Mit auf die Reise nehmen

Entscheidend wird aber sein, wie sich das Binnenverhältnis der Mannschaft zu Trainer Thomas Schaaf entwickelt. Noch immer, selbst nach eine dreiviertel Jahr, fremdeln viele mit dem Fußball-Lehrer aus Bremen. Noch immer gibt es Anpassungsprobleme mit der fordernden Art des Coaches. Nicht immer stimmt die Chemie zwischen Mannschaft und Trainer, so richtig hat es nicht gefunkt. Kein Frage: Der Trainer ist fleißig, er macht und tut, er kümmert sich, er ist ein Schaffer, er stößt an, rüttelt an allen Dingen, will alles verbessern. Aber er muss versuchen, die Mannschaft mit auf die Reise zu nehmen.

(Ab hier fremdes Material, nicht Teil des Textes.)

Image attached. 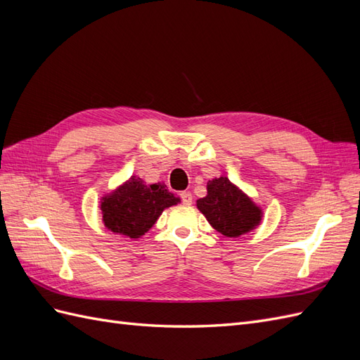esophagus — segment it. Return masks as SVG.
I'll return each instance as SVG.
<instances>
[{
	"label": "esophagus",
	"mask_w": 360,
	"mask_h": 360,
	"mask_svg": "<svg viewBox=\"0 0 360 360\" xmlns=\"http://www.w3.org/2000/svg\"><path fill=\"white\" fill-rule=\"evenodd\" d=\"M180 198H181V202L184 205H191L192 204V193L191 192H181L180 193Z\"/></svg>",
	"instance_id": "obj_1"
}]
</instances>
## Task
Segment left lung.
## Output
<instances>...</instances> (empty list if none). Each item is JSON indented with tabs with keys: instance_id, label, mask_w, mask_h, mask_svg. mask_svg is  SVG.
Segmentation results:
<instances>
[{
	"instance_id": "8db88e82",
	"label": "left lung",
	"mask_w": 360,
	"mask_h": 360,
	"mask_svg": "<svg viewBox=\"0 0 360 360\" xmlns=\"http://www.w3.org/2000/svg\"><path fill=\"white\" fill-rule=\"evenodd\" d=\"M197 207L214 230L226 237H238L254 230L263 214L228 177L207 183V195L197 201Z\"/></svg>"
}]
</instances>
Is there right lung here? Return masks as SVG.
Returning a JSON list of instances; mask_svg holds the SVG:
<instances>
[{"label":"right lung","instance_id":"obj_1","mask_svg":"<svg viewBox=\"0 0 360 360\" xmlns=\"http://www.w3.org/2000/svg\"><path fill=\"white\" fill-rule=\"evenodd\" d=\"M177 202L180 198L167 189L165 183L146 184L143 179L132 176L102 198L101 210L108 230L139 238L156 224L167 207Z\"/></svg>","mask_w":360,"mask_h":360}]
</instances>
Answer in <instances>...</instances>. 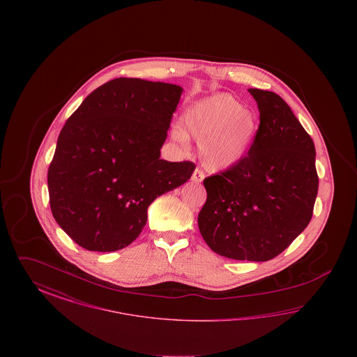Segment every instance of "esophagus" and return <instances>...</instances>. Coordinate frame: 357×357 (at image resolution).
<instances>
[{"instance_id": "1", "label": "esophagus", "mask_w": 357, "mask_h": 357, "mask_svg": "<svg viewBox=\"0 0 357 357\" xmlns=\"http://www.w3.org/2000/svg\"><path fill=\"white\" fill-rule=\"evenodd\" d=\"M204 178V172L201 170L199 167H197L194 172H192V176H191V179H192V182H195V183H199V182H202Z\"/></svg>"}]
</instances>
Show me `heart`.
I'll return each instance as SVG.
<instances>
[{"label":"heart","mask_w":357,"mask_h":357,"mask_svg":"<svg viewBox=\"0 0 357 357\" xmlns=\"http://www.w3.org/2000/svg\"><path fill=\"white\" fill-rule=\"evenodd\" d=\"M255 134V115L227 93L191 104L182 116V127L175 126L172 131L181 143H186L187 135L199 140V156L211 171L238 165L250 150Z\"/></svg>","instance_id":"obj_1"}]
</instances>
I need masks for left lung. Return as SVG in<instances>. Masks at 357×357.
Masks as SVG:
<instances>
[{
	"instance_id": "left-lung-1",
	"label": "left lung",
	"mask_w": 357,
	"mask_h": 357,
	"mask_svg": "<svg viewBox=\"0 0 357 357\" xmlns=\"http://www.w3.org/2000/svg\"><path fill=\"white\" fill-rule=\"evenodd\" d=\"M259 126L248 155L207 176L198 226L217 255L269 261L282 253L312 220L319 191L310 135L277 93L250 88Z\"/></svg>"
}]
</instances>
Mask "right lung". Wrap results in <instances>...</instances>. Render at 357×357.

Der Kern der Mannschaft bleibt zusammen, es wird keinen Umbruch geben. Die Eintracht hat mit den wichtigen Leistungsträgern (bis auf Carlos Zambrano) Einigung über eine weitere Zusammenarbeit erzielt. Das kann für die nähere Zukunft ein Pfund sein, mit dem sich wuchern lässt. Kann. Aber nur, wenn sich das Team zusammenreißt und wieder als solches auftritt, wenn das Gesamtgebilde stimmig ist. Denn die Mannschaft, das glauben fast alle, ist besser als sie es in dieser Runde gezeigt hat. Solche Schwankungen wie in dieser Runde kann man sich nicht mehr erlauben. Eine personelle Blutauffrischung ist dennoch dringend geboten, die Konkurrenzdruck muss verschärft werden. Sonst droht eine ähnlich quälende Saison wie diese nun auslaufende.